Early 20th Century Ladies Hats


Hats styles in the beginning of the 1900's shared much in common with the ones from the late 1800's. Of course, just because the calendar changes that doesn't mean everyone runs out and gets a whole new wardrobe!
As skirts evolved to more of a bell shape and sleeves puffed up it became necessary for hats to get wider in order to balance the silhouette. Between 1904 and 1906 sleeves reached a pinnacle of width and that style came to be known as the "Leg-O-Mutton" sleeve. Skirts were slim on the hips and wide at the hem, with an s-shaped curve in the overall silhouette. This was a graceful time for hats with lots of swooping lines and even more trims. Large, exuberant "picture hats" could be covered in net, flowers, feathers and ribbons, all layered upon one another. Long hat pins were used to secure the large hat to a lady's hair, which was also styled in a wide, puffy topknot, giving balance to the head against the big sleeves and full skirts. To be fair, not everyone wore that style and there were also plenty of straw boaters, or sailor hats worn particularly for outdoor pursuits, by younger females, and by women who worked outside of their homes. Other women favoured smaller bonnet-like styles, especially for evening wear.

Objective A –
In the text on early 20th-century ladies' hats, turn the paragraph beginning "As skirts evolved to more of a bell shape" into a bulleted list of its main facts.
Objective B –
Carry on the text on early 20th-century ladies' hats from the point where it stops.

Listed records –
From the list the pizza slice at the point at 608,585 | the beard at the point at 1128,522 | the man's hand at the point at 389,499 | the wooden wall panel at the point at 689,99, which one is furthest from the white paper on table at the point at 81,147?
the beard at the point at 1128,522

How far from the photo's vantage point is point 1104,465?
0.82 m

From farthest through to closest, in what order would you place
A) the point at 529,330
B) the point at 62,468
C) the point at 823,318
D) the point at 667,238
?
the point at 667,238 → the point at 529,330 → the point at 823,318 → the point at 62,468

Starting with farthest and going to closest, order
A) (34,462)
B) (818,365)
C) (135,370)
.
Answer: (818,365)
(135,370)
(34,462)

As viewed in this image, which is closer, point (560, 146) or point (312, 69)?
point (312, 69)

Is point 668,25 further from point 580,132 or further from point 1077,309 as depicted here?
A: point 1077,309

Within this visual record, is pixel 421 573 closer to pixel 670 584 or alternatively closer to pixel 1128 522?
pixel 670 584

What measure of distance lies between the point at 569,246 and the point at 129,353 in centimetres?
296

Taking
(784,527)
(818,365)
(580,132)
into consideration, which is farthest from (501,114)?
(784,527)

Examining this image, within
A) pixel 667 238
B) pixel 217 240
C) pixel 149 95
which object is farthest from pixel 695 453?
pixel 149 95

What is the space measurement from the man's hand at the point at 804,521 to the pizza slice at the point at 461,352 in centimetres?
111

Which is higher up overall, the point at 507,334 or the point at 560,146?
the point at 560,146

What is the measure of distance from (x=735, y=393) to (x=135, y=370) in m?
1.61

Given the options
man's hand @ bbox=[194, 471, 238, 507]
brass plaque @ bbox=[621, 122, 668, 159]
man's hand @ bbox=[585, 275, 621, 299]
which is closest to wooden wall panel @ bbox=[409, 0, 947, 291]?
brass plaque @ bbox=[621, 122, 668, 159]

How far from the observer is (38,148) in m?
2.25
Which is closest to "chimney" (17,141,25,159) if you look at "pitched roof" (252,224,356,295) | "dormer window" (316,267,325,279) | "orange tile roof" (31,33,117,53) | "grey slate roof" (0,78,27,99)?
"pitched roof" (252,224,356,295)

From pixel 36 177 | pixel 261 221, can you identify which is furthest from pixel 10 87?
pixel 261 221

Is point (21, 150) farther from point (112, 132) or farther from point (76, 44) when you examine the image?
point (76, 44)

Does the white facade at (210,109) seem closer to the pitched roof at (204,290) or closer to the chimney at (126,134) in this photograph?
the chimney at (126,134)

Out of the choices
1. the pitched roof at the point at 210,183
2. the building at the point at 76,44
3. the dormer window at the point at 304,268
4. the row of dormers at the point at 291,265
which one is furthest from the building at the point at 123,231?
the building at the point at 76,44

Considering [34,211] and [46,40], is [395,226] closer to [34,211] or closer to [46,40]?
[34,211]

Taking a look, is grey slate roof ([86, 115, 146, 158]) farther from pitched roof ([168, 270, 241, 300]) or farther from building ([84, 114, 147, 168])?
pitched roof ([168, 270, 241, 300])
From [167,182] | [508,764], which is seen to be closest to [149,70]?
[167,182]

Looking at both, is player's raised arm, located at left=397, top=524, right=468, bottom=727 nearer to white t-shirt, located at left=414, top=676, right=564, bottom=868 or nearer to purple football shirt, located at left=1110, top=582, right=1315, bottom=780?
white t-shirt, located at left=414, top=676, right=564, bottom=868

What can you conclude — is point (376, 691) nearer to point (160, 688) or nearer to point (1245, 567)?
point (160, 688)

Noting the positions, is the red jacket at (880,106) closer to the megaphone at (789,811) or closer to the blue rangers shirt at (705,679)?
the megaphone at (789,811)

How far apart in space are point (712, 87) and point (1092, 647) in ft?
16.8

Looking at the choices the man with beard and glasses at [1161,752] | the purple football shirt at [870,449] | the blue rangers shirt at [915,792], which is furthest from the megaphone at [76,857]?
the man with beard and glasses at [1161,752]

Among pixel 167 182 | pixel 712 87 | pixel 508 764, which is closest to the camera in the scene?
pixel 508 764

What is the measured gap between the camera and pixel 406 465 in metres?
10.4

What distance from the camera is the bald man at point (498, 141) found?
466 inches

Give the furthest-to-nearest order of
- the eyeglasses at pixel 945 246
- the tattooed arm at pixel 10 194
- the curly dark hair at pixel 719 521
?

Task result A –
- Skirts took on more of a bell shape and sleeves puffed up, so hats grew wider to balance the silhouette.
- Sleeves were at their widest between 1904 and 1906, a style known as the "Leg-O-Mutton" sleeve.
- Skirts were slim at the hips and wide at the hem, giving an S-shaped curve to the silhouette.
- Hats of this period had swooping lines and abundant trims.
- Large "picture hats" could be layered with net, flowers, feathers and ribbons.
- Long hat pins held these hats to the hair, which was worn in a wide, puffy topknot to balance the head against the sleeves and skirts.
- Not everyone wore this style. Straw boaters, or sailor hats, were common for outdoor pursuits, among younger women, and among women who worked outside the home.
- Other women favored smaller, bonnet-like styles, especially for evening wear.

Task result B –
By 1908 fashions were changing again, and the roller-coaster of 20th century fashion really starting moving! Waistlines moved up, skirts narrowed (to become the ludicrous "Hobble skirt" worn between 1910 and 1914) and hats got bigger and bigger! It became necessry to have an inner crown or "bandeau" inside one's hat so that it would actually stay on the head as they were so oversized looking. Some ladies even stuffed the inside crowns of their hats with tissue paper to suggest they had more hair under there than they really did. Just as it seemed like fashions could not be more ridiculous WW1 began and clothing rapidly became more practical, if not entirely so. With so many men away at war it was up to women to keep things going and they couldn't do that in a hobble skirt.
For maybe the first time since Marie Antoinette it became acceptable, even reasonable, for women to wear skirts that showed their ankles (a trend that continued for another 50 years with skirts getting shorter and shorter until they got ridiculous again with the micro-mini skirt, but that's a tale for another web page). Clothing in general had sleeker lines and was not so fitted to the body. Corsets were more relaxed and hats too became less fussy and not so huge. This was a time when design lines rather than surface decoration became more prominent.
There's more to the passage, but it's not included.